Thursday before the Feast of the Annunciation of Our Lady 16
Pontoise
To Simon’s eye, the buildings were growing wealthier and more splendid with every day. The last night they had spent in a little town called Beauvais, and he had been struck by the richness of all the people living there. Admittedly, everyone would have been made aware that the English queen was on her way by the arrival of the heralds sent ahead to book rooms and food, and they would have decked themselves out in their best clothing in honour of the sister of their king, but even so, looking about him now in this little town, he was almost shocked by the displays of wealth on every side. It was so blatant and unashamed. Much, he had to remind himself, like London. Except cleaner.
This place was only a few miles from Paris, he had learned. Baldwin had described the journey which they were to take before they left England, but he had hardly listened to much of it. At the time he had been concentrating on the appalling thought of climbing on to a ship again. He had seen enough of ships for his life, so far as he was concerned.
The town was pretty, though, built on the banks of the River Oise, with the steeple of the cathedral towering high overhead. There were plenty of trees and orchards, he saw, as they approached the great bridge over the river.
‘We should go to the cathedral and give thanks for arriving here in one piece,’ he muttered.
‘An excellent idea,’ Baldwin said, ‘except I rather think we’ll be expected to carry on to the castle.’
‘Why?’
‘I thought you knew already — the Queen is to be introduced to her latest sister-in-law.’
That explained all the flowers and decorations, then. Simon frowned a little. ‘She had several brothers, didn’t she?’
‘Yes, but her siblings appear to be short-lived. Her father died eleven years ago, cursed to death by the honourable Grand Master of my Order.’

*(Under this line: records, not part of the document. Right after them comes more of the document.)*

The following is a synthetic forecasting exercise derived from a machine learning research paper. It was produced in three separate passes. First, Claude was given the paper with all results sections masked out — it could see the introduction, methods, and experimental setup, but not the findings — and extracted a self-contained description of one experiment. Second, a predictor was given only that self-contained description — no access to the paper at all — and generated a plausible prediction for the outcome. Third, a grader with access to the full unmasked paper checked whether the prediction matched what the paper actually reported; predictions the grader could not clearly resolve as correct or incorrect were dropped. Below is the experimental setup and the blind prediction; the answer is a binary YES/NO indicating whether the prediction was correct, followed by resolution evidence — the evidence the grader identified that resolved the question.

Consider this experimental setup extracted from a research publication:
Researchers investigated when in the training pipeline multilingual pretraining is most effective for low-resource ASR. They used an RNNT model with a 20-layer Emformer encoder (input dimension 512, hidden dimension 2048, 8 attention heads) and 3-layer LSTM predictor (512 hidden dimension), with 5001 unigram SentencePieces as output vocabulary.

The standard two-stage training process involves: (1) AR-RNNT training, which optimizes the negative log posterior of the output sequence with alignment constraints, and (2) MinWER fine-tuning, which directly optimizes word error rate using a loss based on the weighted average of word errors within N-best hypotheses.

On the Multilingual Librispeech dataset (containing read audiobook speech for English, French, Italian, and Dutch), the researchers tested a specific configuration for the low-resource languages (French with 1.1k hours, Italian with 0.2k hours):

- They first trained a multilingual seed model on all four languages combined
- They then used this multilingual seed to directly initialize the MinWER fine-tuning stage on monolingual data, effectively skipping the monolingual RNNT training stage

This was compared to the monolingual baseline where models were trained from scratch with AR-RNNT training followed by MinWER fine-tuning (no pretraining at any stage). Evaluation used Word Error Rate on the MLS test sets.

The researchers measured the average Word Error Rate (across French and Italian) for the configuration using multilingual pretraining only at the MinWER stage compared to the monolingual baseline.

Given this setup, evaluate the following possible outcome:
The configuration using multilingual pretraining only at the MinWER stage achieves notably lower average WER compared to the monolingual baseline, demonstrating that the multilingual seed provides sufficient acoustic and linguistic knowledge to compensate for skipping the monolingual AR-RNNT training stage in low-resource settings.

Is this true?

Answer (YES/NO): NO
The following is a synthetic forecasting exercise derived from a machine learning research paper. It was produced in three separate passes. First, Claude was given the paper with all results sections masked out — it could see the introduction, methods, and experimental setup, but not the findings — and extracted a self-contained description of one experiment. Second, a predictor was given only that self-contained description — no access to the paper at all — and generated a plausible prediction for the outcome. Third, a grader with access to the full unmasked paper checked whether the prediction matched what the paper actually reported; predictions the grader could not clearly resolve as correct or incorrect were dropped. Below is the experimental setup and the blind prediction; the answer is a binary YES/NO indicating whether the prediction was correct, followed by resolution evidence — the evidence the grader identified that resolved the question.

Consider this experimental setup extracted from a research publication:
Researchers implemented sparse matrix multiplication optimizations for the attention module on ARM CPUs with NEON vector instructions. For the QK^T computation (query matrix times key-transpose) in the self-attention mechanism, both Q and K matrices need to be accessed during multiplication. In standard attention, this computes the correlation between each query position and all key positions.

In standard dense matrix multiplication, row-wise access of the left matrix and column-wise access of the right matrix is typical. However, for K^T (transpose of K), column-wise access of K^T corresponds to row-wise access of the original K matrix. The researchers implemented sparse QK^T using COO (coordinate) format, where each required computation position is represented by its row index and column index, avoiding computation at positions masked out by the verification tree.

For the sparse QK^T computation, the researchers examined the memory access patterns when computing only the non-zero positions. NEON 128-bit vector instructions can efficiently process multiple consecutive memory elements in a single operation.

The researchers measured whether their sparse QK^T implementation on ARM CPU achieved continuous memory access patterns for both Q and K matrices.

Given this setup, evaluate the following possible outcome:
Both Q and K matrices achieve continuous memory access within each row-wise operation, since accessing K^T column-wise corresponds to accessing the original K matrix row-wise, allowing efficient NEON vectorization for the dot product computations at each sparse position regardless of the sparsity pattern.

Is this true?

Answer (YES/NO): YES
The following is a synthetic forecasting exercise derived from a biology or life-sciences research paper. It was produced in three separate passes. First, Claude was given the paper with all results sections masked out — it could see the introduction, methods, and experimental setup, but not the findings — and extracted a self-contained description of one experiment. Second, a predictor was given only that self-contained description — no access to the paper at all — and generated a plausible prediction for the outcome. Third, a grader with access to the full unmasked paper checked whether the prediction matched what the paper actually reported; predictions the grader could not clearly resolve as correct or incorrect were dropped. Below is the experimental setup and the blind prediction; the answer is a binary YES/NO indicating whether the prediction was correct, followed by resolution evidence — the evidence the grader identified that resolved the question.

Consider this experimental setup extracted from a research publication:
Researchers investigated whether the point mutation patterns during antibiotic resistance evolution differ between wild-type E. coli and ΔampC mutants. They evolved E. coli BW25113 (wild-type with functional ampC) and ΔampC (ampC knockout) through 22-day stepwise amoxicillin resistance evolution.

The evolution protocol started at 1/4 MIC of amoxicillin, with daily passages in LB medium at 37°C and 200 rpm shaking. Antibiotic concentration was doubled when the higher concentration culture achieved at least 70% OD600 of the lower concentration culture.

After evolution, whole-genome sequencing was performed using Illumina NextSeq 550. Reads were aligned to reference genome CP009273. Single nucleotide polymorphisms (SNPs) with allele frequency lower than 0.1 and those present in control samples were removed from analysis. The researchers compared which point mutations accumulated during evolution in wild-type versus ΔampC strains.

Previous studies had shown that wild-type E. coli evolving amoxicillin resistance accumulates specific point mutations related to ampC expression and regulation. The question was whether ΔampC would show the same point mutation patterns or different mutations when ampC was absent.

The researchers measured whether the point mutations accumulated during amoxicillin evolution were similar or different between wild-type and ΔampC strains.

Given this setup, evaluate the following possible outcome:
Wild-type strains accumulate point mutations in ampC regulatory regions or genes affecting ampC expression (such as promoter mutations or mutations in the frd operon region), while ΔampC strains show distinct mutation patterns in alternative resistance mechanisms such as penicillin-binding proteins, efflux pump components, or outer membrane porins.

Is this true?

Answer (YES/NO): YES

Simon had heard of the Grand Master de Molay’s curse. As he burned, in agony, he called on the King to join him before the throne of God to answer for his crimes in destroying the Order of the Temple, and the King had died within the year, as had the Pope. ‘What of the others?’
‘Her oldest two brothers both died soon after taking the throne. The first, Louis X, survived only two years. Then there was poor John, his son, who lived five days after becoming king, and the throne passed to Philip V, but he died three years ago, so he was only on the throne for six years. Now we have Charles IV.’